## Text extract

........

Friday, January 4, 2019

The Centenary of Modern Conference Interpreting 1919-2019 (Part 1)


A HAPPY NEW YEAR TO ALL MY FOLLOWERS!

This blog doesn't normally concern itself with professional interpreting. There are plenty of other blogs that do that. However, we're making an exception for a couple of posts to explain a momentous event in the history of conference interpreting.

This new year 2019 IMHO marks 100 years of professional expert conference interpreting. To be more precise, it began on 18 January 1919.

To be sure there were conference interpreters before 1919. Here are a few of them.

*  Prince Metternich himself,  Austrian host of the Vienna Congress of 1814-15, where a European consortium imposed peace on Napoleonic France, is reputed to have helped out. He'd been brought up and educated bilingually in German and French; indeed he spoke better French than German.

*  Later in the nineteenth century, Eleanor 'Tussi' Marx, daughter of Karl Marx, interpreted for her father at early socialist international conferences. She'd grown up in her father's London household bilingual in English and Yiddish (a dialect of German) and had studied French. There's a post about her on this blog; enter eleanor in the 'Search This Blog' box on the right. Perhaps she was the first woman conference interpreter; but since 1945 it's been an equal-opportunity profession, and by the time I joined it in 1970 there were as many women as men.

........

## Exercises to complete
1. For the blog post on conference interpreting, decide whether each statement agrees with it, answering yes or no and quoting the deciding words: (a) Metternich spoke better German than French. (b) Eleanor Marx had studied French. (c) The writer entered the profession in 1970.
2. Write the next part of the blog post on conference interpreting, picking up after its final sentence.
The entries that come next have no connection to the blog post on conference interpreting.

## Listed entries
........

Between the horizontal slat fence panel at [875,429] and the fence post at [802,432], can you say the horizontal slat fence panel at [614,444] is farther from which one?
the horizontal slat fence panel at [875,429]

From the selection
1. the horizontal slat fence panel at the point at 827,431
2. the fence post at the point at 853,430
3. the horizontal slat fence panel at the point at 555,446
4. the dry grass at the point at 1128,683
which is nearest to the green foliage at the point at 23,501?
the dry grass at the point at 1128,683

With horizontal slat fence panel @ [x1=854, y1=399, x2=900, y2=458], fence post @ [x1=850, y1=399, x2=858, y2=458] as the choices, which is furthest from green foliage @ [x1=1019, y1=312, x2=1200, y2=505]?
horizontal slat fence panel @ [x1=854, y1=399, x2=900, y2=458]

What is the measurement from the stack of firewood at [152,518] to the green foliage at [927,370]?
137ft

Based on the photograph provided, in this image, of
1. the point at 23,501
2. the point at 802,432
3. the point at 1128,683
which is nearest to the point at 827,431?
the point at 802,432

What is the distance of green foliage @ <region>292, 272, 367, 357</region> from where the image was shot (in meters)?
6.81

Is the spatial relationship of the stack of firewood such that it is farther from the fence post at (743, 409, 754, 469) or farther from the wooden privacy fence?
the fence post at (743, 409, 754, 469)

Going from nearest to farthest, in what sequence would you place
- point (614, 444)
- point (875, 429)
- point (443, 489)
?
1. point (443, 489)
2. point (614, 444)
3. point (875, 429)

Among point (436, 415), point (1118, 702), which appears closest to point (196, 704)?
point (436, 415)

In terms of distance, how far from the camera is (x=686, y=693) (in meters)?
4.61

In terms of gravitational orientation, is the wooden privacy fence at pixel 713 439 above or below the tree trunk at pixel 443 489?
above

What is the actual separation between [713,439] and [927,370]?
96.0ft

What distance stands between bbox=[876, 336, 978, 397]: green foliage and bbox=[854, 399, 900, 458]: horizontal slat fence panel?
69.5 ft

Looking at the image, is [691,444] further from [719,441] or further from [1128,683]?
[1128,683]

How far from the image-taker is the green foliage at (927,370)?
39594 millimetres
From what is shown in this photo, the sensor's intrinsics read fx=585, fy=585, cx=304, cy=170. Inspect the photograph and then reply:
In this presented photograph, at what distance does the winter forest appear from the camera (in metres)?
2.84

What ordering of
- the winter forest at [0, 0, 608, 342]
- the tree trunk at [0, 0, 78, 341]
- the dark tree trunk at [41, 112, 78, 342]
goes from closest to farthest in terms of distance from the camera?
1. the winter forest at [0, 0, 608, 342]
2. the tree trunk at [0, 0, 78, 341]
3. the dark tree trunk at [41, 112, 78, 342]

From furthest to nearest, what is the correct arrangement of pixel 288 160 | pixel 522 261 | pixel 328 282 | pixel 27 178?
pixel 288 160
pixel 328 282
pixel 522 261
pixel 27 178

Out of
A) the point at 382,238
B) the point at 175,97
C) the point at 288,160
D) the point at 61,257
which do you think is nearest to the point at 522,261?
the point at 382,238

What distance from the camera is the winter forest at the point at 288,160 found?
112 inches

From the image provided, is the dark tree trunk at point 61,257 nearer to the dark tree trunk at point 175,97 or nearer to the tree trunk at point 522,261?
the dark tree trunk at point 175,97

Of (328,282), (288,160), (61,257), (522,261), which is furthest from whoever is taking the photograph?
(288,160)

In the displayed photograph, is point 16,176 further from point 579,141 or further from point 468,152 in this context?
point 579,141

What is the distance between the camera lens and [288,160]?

........

## Response list
1.
(a) No: "indeed he spoke better French than German."
(b) Yes: "and had studied French."
(c) Yes: "by the time I joined it in 1970 there were as many women as men."

2.
The Algeciras Conference of January to April 1906. Algeciras is the city on the Spanish side of the Straits of Gibraltar. The conference was convened to ratify European intervention in nearby Morocco. It might have been conducted in French, the standard diplomatic language of the period, had it not been that a key delegate, the Moroccan Vizier Mohammed Ben Abdelsalem El-Mokri, and likewise his companions, only spoke Arabic, so they needed an interpreter. Luckily one was found not far away. He was Elie Cohen from the thriving Jewish community in Tangier. (There were still remnants of the community, mostly old people, when I was teaching in Tangier in the 1980s. Tangier is an Arabic-French-Spanish trilingual city.)  Perhaps Elie was the first modern Arabic conference interpreter. You can still stay at the beautiful Reina Cristina Hotel in Algeciras where the conference took place, an oasis amidst the modern developments. When I visited it in 2000 there was a photo of Elie in the hallway together with his visiting card.

However, none of the above was a trained professional interpreter. (Eleanor Marx was a professional literary translator but not a professional interpreter.)

To be sure too there were interpreters who were professionals in other branches of interpreting, for example court interpreting, business interpreting and military interpreting. The French, for instance, had a well trained and organised corps of commerce interpreters since the eighteenth century in what was then called the Levant. But they weren't conference interpreters.

So what changed in 1919?

That will be told in the next post.

Sources
Klemens von Metternich. Wikipedia, 2018.

Algeciras Conference. Wikipedia, 2018.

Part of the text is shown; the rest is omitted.